Inside Athena: The Father And New Grandfather Who Is Lanessa’s Occupational Therapy Assistant
WEBSTER, M.A. — Lanessa Extended Care‘s Louis Pecore has put others before himself since a young age. Being the oldest of seven, Pecore began to care for his siblings when just a few years old.
At age seven, he started to help care for his grandparents’ house and did that for five years before finding a job on a dairy farm. His mom never had to tell him to do something twice. He later landed a job at a warehouse where he worked for 10 years. He suffered a back injury and wasn’t able to do the work anymore. Pecore’s journey into the healthcare industry soon followed.
“The lady who was in charge of the company that I was getting therapy from said, ‘Why don’t you become a therapist?’” Pecore said.
Pecore is now a Certified Occupational Therapy Assistant at Lanessa in Webster, Massachusetts. He joined the team 17 years ago. A main part of his job revolves around residents’ desires to be more independent. He works with balance, strength, safety awareness, and exercising with residents. The first few days are aimed toward learning about their own personal goals.
Prior to joining Lanessa, he worked in other healthcare jobs across New England. One of those positions included work in an acute respiratory unit. His mission was to help people get off ventilators, but decided to find a new job after several patients passed away.
“Lanessa came up as a job opportunity for me and I knew the manager here and they knew me very well so they said, “Come with us here at Lanessa,'” he said. “This is not really a job for me. It’s more like family.”
Pecore has become a known face around Lanessa. He stops by to speak to those at the center and acknowledges that patients in the memory care unit know his face. He says he chose this field because he was meant to help people and improve lives.
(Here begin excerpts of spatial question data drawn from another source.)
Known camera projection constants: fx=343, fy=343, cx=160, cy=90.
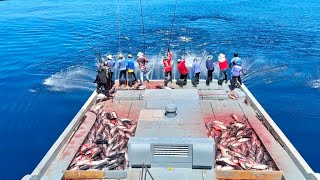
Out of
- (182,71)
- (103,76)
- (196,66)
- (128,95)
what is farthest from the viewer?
(182,71)

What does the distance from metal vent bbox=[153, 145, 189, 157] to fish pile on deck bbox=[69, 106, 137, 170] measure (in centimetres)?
214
“It makes me feel real good when somebody’s strong enough and able to go home again. Doesn’t matter if they’re walking or in a wheelchair, if they’re able to get strong enough so they can back to home,” the father of three said.
He recalls one woman’s road to recovery. She was told she wouldn’t walk again. He wanted to know what her goal was and her reply was to walk out the doors at the end of therapy. Pecore knew it was possible if she really wanted it to be. More than two months later, she did it, using a walker for support.
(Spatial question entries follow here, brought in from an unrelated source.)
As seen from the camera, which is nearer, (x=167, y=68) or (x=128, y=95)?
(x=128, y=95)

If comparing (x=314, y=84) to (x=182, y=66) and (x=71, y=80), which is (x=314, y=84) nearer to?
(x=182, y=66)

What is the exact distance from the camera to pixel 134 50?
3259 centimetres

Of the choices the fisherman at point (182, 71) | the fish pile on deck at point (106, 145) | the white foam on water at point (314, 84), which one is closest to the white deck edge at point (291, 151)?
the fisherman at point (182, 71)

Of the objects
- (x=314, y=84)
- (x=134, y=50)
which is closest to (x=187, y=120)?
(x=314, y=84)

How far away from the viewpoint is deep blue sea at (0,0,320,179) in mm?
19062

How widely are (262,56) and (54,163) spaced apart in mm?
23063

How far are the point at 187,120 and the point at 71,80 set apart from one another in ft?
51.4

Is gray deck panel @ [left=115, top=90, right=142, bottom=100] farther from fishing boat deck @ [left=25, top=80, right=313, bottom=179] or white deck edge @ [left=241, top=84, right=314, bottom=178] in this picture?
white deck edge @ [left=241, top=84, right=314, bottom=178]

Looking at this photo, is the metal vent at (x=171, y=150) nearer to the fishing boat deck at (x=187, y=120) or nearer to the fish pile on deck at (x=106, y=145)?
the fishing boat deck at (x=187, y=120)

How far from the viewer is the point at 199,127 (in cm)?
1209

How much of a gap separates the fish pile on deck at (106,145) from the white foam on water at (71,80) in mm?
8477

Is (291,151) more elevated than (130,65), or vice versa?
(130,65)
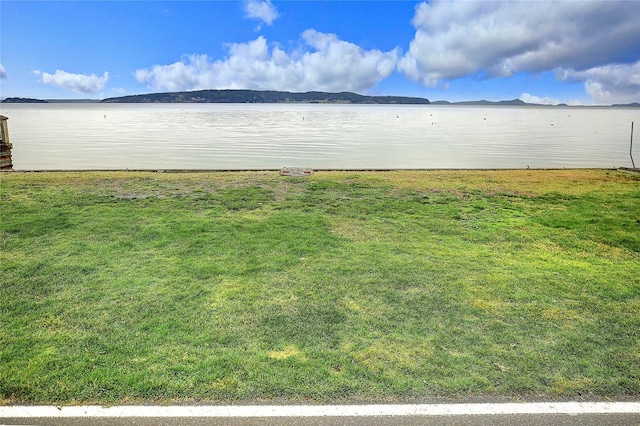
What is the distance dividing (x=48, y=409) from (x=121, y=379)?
477 millimetres

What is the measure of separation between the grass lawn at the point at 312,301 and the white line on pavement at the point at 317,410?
0.34ft

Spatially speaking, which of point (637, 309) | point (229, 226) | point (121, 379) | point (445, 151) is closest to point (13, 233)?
point (229, 226)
“I never thought I would be able to do it. Everybody told me I couldn’t do it. Nobody gave me any kind of confidence but you,” she told him.
“I was part of that. I was part of them being able to go home and finish off their life at home,” Pecore said.
Pecore, who recently became a first-time grandfather, says the journey never starts at the top of the mountain. There’s a process that goes into reaching goals and little milestones along the way. For example, he said if someone wants to open a door, there are things that have to be accomplished prior to that such as standing, moving back, lifting an arm, and more.
He adds his goal of working at Lanessa is to make people as independent as possible.